------ Supplied records

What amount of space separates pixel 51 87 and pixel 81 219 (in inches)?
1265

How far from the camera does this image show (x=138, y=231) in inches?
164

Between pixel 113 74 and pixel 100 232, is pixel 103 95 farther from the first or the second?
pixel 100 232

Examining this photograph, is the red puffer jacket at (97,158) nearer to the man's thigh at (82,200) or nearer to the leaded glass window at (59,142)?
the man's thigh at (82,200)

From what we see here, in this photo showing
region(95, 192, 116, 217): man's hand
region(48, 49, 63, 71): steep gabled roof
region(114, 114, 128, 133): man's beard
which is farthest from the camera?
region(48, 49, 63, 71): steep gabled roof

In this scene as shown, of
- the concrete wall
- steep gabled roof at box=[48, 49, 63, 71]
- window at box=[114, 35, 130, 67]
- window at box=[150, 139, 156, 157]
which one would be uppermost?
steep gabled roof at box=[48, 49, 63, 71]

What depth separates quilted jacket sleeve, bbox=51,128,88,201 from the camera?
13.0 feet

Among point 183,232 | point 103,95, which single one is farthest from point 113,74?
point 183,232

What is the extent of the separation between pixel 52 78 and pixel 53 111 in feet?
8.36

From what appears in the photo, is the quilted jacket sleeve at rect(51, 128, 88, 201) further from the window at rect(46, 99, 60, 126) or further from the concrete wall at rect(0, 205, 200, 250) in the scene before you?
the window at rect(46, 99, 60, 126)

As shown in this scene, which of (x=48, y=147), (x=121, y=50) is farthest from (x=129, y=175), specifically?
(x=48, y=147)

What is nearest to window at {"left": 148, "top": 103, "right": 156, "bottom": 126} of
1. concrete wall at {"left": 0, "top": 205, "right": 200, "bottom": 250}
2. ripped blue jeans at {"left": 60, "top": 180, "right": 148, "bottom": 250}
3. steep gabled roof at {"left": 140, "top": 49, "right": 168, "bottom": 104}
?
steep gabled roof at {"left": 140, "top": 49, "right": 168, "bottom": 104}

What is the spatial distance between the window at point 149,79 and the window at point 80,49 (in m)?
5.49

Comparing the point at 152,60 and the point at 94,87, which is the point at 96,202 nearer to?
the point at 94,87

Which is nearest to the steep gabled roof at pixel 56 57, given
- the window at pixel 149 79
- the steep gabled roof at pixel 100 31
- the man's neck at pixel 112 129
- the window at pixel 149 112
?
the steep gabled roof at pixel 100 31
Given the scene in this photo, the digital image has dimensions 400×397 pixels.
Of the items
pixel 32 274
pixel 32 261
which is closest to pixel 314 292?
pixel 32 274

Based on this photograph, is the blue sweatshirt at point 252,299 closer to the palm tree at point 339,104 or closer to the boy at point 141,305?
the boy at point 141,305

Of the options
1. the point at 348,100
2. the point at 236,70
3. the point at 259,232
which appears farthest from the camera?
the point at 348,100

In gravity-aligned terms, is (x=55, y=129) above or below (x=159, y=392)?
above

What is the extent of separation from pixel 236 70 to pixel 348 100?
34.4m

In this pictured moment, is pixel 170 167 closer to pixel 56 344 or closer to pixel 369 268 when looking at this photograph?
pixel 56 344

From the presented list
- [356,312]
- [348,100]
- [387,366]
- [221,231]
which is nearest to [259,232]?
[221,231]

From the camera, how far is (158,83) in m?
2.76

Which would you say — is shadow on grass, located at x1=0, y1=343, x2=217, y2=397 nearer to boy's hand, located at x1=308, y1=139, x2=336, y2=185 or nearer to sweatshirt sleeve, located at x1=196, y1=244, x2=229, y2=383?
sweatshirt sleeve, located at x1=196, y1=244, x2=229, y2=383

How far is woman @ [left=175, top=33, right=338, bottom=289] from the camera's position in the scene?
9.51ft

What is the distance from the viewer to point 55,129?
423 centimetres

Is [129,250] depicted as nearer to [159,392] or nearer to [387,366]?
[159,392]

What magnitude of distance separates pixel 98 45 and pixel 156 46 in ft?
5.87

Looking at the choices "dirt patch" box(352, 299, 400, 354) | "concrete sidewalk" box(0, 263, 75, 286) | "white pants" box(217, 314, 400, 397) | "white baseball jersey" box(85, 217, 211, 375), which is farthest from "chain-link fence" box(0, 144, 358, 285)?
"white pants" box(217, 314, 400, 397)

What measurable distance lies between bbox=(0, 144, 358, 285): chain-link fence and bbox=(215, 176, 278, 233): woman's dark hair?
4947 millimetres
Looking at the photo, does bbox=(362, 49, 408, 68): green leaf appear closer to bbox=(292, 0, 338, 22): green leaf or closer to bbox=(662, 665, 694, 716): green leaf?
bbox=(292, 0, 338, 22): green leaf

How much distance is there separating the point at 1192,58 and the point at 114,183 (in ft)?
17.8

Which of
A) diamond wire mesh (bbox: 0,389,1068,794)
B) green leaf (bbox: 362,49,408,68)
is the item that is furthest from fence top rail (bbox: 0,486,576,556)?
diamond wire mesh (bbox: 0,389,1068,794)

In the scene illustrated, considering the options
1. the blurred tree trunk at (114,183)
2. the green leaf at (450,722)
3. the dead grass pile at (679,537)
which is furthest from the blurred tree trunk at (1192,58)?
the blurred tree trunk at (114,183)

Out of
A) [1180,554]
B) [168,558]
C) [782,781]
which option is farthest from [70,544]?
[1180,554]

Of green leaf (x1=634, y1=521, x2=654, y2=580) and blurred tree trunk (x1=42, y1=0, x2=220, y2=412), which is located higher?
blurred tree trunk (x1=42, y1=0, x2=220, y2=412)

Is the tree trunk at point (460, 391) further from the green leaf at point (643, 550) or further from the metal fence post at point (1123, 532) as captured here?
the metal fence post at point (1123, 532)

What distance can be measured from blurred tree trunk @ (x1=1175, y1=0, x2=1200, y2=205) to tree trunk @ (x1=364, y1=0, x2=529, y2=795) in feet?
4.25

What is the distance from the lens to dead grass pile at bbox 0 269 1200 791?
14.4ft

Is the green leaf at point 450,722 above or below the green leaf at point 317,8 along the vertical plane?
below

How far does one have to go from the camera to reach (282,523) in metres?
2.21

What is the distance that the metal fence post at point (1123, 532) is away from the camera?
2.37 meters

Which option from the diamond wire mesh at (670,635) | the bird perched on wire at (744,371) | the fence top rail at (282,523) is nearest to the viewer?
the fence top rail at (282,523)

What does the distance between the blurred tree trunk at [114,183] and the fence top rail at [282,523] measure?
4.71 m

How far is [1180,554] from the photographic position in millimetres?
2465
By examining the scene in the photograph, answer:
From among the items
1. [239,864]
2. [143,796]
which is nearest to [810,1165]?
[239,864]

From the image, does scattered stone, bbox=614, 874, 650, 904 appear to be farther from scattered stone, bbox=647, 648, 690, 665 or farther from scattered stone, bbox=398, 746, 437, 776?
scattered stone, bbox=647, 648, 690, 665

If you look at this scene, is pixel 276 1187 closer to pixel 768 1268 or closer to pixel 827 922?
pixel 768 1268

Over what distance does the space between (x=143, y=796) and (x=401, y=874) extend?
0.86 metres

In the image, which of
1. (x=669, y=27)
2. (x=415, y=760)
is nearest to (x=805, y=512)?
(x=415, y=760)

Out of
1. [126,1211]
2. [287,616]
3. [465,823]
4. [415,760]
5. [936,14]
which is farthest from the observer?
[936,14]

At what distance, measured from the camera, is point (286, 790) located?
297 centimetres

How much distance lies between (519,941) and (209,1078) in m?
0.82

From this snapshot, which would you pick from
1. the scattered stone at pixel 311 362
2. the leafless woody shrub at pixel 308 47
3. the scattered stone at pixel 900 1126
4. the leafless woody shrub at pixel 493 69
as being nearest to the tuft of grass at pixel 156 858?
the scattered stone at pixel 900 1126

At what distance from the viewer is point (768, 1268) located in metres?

------------

## Given exercise
Format all of the records above as a JSON list of strings, one string per line, with blank lines omitted.

## Full solution
[
  "What amount of space separates pixel 51 87 and pixel 81 219 (in inches)?",
  "1265",
  "How far from the camera does this image show (x=138, y=231) in inches?",
  "164",
  "Between pixel 113 74 and pixel 100 232, is pixel 103 95 farther from the first or the second?",
  "pixel 100 232",
  "Examining this photograph, is the red puffer jacket at (97,158) nearer to the man's thigh at (82,200) or nearer to the leaded glass window at (59,142)?",
  "the man's thigh at (82,200)",
  "From what we see here, in this photo showing",
  "region(95, 192, 116, 217): man's hand",
  "region(48, 49, 63, 71): steep gabled roof",
  "region(114, 114, 128, 133): man's beard",
  "which is farthest from the camera?",
  "region(48, 49, 63, 71): steep gabled roof",
  "In this scene as shown, of",
  "- the concrete wall",
  "- steep gabled roof at box=[48, 49, 63, 71]",
  "- window at box=[114, 35, 130, 67]",
  "- window at box=[150, 139, 156, 157]",
  "which one would be uppermost?",
  "steep gabled roof at box=[48, 49, 63, 71]",
  "What depth separates quilted jacket sleeve, bbox=51,128,88,201 from the camera?",
  "13.0 feet",
  "Among point 183,232 | point 103,95, which single one is farthest from point 113,74?",
  "point 183,232",
  "What is the extent of the separation between pixel 52 78 and pixel 53 111 in feet?",
  "8.36",
  "From what appears in the photo, is the quilted jacket sleeve at rect(51, 128, 88, 201) further from the window at rect(46, 99, 60, 126) or further from the concrete wall at rect(0, 205, 200, 250) in the scene before you?",
  "the window at rect(46, 99, 60, 126)",
  "As shown in this scene, which of (x=48, y=147), (x=121, y=50) is farthest from (x=129, y=175), specifically?",
  "(x=48, y=147)",
  "What is nearest to window at {\"left\": 148, \"top\": 103, \"right\": 156, \"bottom\": 126} of",
  "1. concrete wall at {\"left\": 0, \"top\": 205, \"right\": 200, \"bottom\": 250}",
  "2. ripped blue jeans at {\"left\": 60, \"top\": 180, \"right\": 148, \"bottom\": 250}",
  "3. steep gabled roof at {\"left\": 140, \"top\": 49, \"right\": 168, \"bottom\": 104}",
  "?",
  "steep gabled roof at {\"left\": 140, \"top\": 49, \"right\": 168, \"bottom\": 104}",
  "What is the spatial distance between the window at point 149,79 and the window at point 80,49 (in m)?",
  "5.49",
  "Comparing the point at 152,60 and the point at 94,87, which is the point at 96,202 nearer to?",
  "the point at 94,87",
  "Which is nearest to the steep gabled roof at pixel 56 57, given",
  "- the window at pixel 149 79",
  "- the steep gabled roof at pixel 100 31",
  "- the man's neck at pixel 112 129",
  "- the window at pixel 149 112",
  "?",
  "the steep gabled roof at pixel 100 31",
  "Given the scene in this photo, the digital image has dimensions 400×397 pixels.",
  "Of the items",
  "pixel 32 274",
  "pixel 32 261",
  "which is closest to pixel 314 292?",
  "pixel 32 274",
  "Based on this photograph, is the blue sweatshirt at point 252,299 closer to the palm tree at point 339,104 or closer to the boy at point 141,305?",
  "the boy at point 141,305",
  "Of the options",
  "1. the point at 348,100",
  "2. the point at 236,70",
  "3. the point at 259,232",
  "which appears farthest from the camera?",
  "the point at 348,100",
  "In gravity-aligned terms, is (x=55, y=129) above or below (x=159, y=392)?",
  "above",
  "What is the extent of separation from pixel 236 70 to pixel 348 100?",
  "34.4m",
  "In this pictured moment, is pixel 170 167 closer to pixel 56 344 or closer to pixel 369 268 when looking at this photograph?",
  "pixel 56 344",
  "From the presented list",
  "- [356,312]",
  "- [348,100]",
  "- [387,366]",
  "- [221,231]",
  "which is nearest to [259,232]?",
  "[221,231]",
  "From the camera, how far is (158,83) in m?",
  "2.76",
  "Which would you say — is shadow on grass, located at x1=0, y1=343, x2=217, y2=397 nearer to boy's hand, located at x1=308, y1=139, x2=336, y2=185 or nearer to sweatshirt sleeve, located at x1=196, y1=244, x2=229, y2=383?",
  "sweatshirt sleeve, located at x1=196, y1=244, x2=229, y2=383",
  "How far is woman @ [left=175, top=33, right=338, bottom=289] from the camera's position in the scene?",
  "9.51ft",
  "What is the distance from the viewer to point 55,129?",
  "423 centimetres",
  "Is [129,250] depicted as nearer to [159,392] or nearer to [387,366]?",
  "[159,392]",
  "What magnitude of distance separates pixel 98 45 and pixel 156 46 in ft?",
  "5.87",
  "Looking at the choices \"dirt patch\" box(352, 299, 400, 354) | \"concrete sidewalk\" box(0, 263, 75, 286) | \"white pants\" box(217, 314, 400, 397) | \"white baseball jersey\" box(85, 217, 211, 375), which is farthest from \"chain-link fence\" box(0, 144, 358, 285)?",
  "\"white pants\" box(217, 314, 400, 397)",
  "What measurable distance lies between bbox=(0, 144, 358, 285): chain-link fence and bbox=(215, 176, 278, 233): woman's dark hair?",
  "4947 millimetres",
  "Looking at the photo, does bbox=(362, 49, 408, 68): green leaf appear closer to bbox=(292, 0, 338, 22): green leaf or closer to bbox=(662, 665, 694, 716): green leaf?",
  "bbox=(292, 0, 338, 22): green leaf",
  "How much distance is there separating the point at 1192,58 and the point at 114,183 (in ft)?",
  "17.8",
  "Which of",
  "A) diamond wire mesh (bbox: 0,389,1068,794)",
  "B) green leaf (bbox: 362,49,408,68)",
  "is the item that is furthest from fence top rail (bbox: 0,486,576,556)?",
  "diamond wire mesh (bbox: 0,389,1068,794)",
  "In the scene illustrated, considering the options",
  "1. the blurred tree trunk at (114,183)",
  "2. the green leaf at (450,722)",
  "3. the dead grass pile at (679,537)",
  "which is furthest from the blurred tree trunk at (1192,58)?",
  "the blurred tree trunk at (114,183)",
  "Out of",
  "A) [1180,554]",
  "B) [168,558]",
  "C) [782,781]",
  "which option is farthest from [70,544]?",
  "[1180,554]",
  "Of green leaf (x1=634, y1=521, x2=654, y2=580) and blurred tree trunk (x1=42, y1=0, x2=220, y2=412), which is located higher?",
  "blurred tree trunk (x1=42, y1=0, x2=220, y2=412)",
  "Is the tree trunk at point (460, 391) further from the green leaf at point (643, 550) or further from the metal fence post at point (1123, 532) as captured here?",
  "the metal fence post at point (1123, 532)",
  "What distance can be measured from blurred tree trunk @ (x1=1175, y1=0, x2=1200, y2=205) to tree trunk @ (x1=364, y1=0, x2=529, y2=795) in feet?",
  "4.25",
  "What is the distance from the lens to dead grass pile at bbox 0 269 1200 791?",
  "14.4ft",
  "Is the green leaf at point 450,722 above or below the green leaf at point 317,8 along the vertical plane?",
  "below",
  "How far does one have to go from the camera to reach (282,523) in metres?",
  "2.21",
  "What is the distance that the metal fence post at point (1123, 532) is away from the camera?",
  "2.37 meters",
  "Which option from the diamond wire mesh at (670,635) | the bird perched on wire at (744,371) | the fence top rail at (282,523) is nearest to the viewer?",
  "the fence top rail at (282,523)",
  "What does the distance between the blurred tree trunk at [114,183] and the fence top rail at [282,523] measure?",
  "4.71 m",
  "How far is [1180,554] from the photographic position in millimetres?",
  "2465",
  "By examining the scene in the photograph, answer:",
  "From among the items",
  "1. [239,864]",
  "2. [143,796]",
  "which is nearest to [810,1165]?",
  "[239,864]",
  "From the image, does scattered stone, bbox=614, 874, 650, 904 appear to be farther from scattered stone, bbox=647, 648, 690, 665 or farther from scattered stone, bbox=398, 746, 437, 776?",
  "scattered stone, bbox=647, 648, 690, 665",
  "If you look at this scene, is pixel 276 1187 closer to pixel 768 1268 or closer to pixel 827 922?",
  "pixel 768 1268",
  "Over what distance does the space between (x=143, y=796) and (x=401, y=874) extend?",
  "0.86 metres",
  "In the image, which of",
  "1. (x=669, y=27)",
  "2. (x=415, y=760)",
  "is nearest to (x=805, y=512)?",
  "(x=415, y=760)",
  "Out of",
  "1. [126,1211]",
  "2. [287,616]",
  "3. [465,823]",
  "4. [415,760]",
  "5. [936,14]",
  "which is farthest from the observer?",
  "[936,14]",
  "At what distance, measured from the camera, is point (286, 790) located?",
  "297 centimetres",
  "How much distance lies between (519,941) and (209,1078) in m?",
  "0.82",
  "From this snapshot, which would you pick from",
  "1. the scattered stone at pixel 311 362",
  "2. the leafless woody shrub at pixel 308 47",
  "3. the scattered stone at pixel 900 1126",
  "4. the leafless woody shrub at pixel 493 69",
  "as being nearest to the tuft of grass at pixel 156 858?",
  "the scattered stone at pixel 900 1126",
  "At what distance from the viewer is point (768, 1268) located in metres?"
]